NASA looks to finish space station
Topeka Capital-Journal, The, Sep 22, 2006 by Mike Schneider
By Mike Schneider
THE ASSOCIATED PRESS
CAPE CANAVERAL, Fla. - It was an emotional moment, Atlantis pilot Chris Ferguson said, when the space shuttle circled around the international space station this week, his crew admiring its enormous new solar panels and the rest of the 171/2-ton addition they had just installed.
"It was an awe-inspiring sight," Ferguson said Thursday after the space shuttle landed at the Kennedy Space Center.
Atlantis' 12-day mission was busy and at times exhausting but peppered with only minor complications. And now comes the reward for the shuttle program's astronauts - 14 more missions quite a bit like this one in the next four years.
The Atlantis mission marked the first construction work on the orbiting space lab since the Columbia disaster 31/2 years ago. Now the project is on a tight schedule for completion by 2010, when NASA's three shuttles - the only spaceships cavernous enough to haul the multiton space station sections - will be retired.
"We are rebuilding the kind of momentum that we had in the past and we're going to need if we're going to finish the space station," said NASA administrator Michael Griffin. "Because we have an awesome task ahead of us."
Space shuttle Discovery is set for liftoff in December on the next flight of a construction sequence that Griffin described as "a little simpler than building an aircraft while you fly it, but not a lot."
The shuttle landing was a day later than planned because NASA ordered up extra inspections after mysterious pieces of debris were spotted floating outside. Engineers had feared the spacecraft's heat shield had been damaged, but the inspections found nothing wrong, and the descent through the atmosphere was trouble-free.

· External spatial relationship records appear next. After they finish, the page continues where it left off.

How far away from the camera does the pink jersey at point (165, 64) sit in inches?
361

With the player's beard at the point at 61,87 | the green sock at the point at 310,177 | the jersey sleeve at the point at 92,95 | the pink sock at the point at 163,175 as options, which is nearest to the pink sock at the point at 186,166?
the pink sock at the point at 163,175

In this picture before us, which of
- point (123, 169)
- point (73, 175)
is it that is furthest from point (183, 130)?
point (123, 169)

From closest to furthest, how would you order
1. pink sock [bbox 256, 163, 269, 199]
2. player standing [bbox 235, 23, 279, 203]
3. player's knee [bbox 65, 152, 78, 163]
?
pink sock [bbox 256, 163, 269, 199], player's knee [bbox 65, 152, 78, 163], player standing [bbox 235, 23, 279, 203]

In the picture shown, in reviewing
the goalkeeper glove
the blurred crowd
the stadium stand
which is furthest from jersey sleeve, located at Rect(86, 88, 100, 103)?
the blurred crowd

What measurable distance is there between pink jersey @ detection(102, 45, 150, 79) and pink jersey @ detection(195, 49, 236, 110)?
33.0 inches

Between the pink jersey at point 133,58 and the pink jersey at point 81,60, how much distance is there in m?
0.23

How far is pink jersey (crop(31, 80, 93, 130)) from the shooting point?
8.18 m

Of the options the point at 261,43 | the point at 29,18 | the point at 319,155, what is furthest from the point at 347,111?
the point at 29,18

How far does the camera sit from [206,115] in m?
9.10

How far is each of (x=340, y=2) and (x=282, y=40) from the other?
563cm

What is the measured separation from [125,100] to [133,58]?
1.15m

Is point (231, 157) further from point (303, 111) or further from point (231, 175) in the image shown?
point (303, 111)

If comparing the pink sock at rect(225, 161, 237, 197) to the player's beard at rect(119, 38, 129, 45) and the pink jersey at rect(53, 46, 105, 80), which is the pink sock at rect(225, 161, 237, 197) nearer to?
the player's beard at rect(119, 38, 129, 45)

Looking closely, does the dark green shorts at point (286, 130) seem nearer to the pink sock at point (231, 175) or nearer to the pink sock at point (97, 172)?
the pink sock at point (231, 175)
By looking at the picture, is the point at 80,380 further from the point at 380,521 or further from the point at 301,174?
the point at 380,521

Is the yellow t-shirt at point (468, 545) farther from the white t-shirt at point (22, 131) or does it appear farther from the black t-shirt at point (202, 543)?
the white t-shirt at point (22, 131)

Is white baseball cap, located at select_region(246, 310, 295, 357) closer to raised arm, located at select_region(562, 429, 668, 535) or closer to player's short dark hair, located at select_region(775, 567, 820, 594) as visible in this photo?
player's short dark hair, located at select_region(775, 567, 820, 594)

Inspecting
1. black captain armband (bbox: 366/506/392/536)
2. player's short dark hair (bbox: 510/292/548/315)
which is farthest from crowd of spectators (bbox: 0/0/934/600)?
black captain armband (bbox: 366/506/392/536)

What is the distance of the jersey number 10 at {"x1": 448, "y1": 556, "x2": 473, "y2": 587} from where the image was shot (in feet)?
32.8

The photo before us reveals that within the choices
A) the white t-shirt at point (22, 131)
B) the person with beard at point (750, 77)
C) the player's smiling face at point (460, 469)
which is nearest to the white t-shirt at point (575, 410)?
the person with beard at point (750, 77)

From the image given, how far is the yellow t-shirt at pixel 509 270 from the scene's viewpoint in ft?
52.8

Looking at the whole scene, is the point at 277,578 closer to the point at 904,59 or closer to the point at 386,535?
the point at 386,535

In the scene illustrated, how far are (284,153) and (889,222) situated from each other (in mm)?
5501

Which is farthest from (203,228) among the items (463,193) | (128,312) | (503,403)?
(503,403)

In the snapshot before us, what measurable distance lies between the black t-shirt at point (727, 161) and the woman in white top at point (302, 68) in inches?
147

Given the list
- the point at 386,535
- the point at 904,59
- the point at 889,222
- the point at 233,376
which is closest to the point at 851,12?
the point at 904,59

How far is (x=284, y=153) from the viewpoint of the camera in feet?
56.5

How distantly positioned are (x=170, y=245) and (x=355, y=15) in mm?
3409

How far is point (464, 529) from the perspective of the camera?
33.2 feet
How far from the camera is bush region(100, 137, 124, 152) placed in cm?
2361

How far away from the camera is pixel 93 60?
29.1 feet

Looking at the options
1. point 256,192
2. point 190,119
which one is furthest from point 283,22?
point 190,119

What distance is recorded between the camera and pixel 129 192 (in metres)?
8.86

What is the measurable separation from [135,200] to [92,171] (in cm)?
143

"We were not very concerned," Commander Brent Jett said afterward. "We just assumed whatever objects we saw had come from the payload bay. What we were trying to do is make the folks on the ground comfortable."
NASA managers were impressed with how good Atlantis' heat shield looked after passing through the fiery heat and friction of Earth's atmosphere.
The success of Atlantis' flight may allow NASA to relax a requirement that shuttles be launched in daylight so that they can be photographed for any damage. The space agency may also reconsider the need for further design changes to the external fuel tank to prevent foam insulation from breaking off.
Atlantis' flight was bookended by delays. The launch was scrubbed four times in two weeks because of a lightning bolt that hit the launch pad, Tropical Storm Ernesto and problems with the electrical system and a fuel gauge.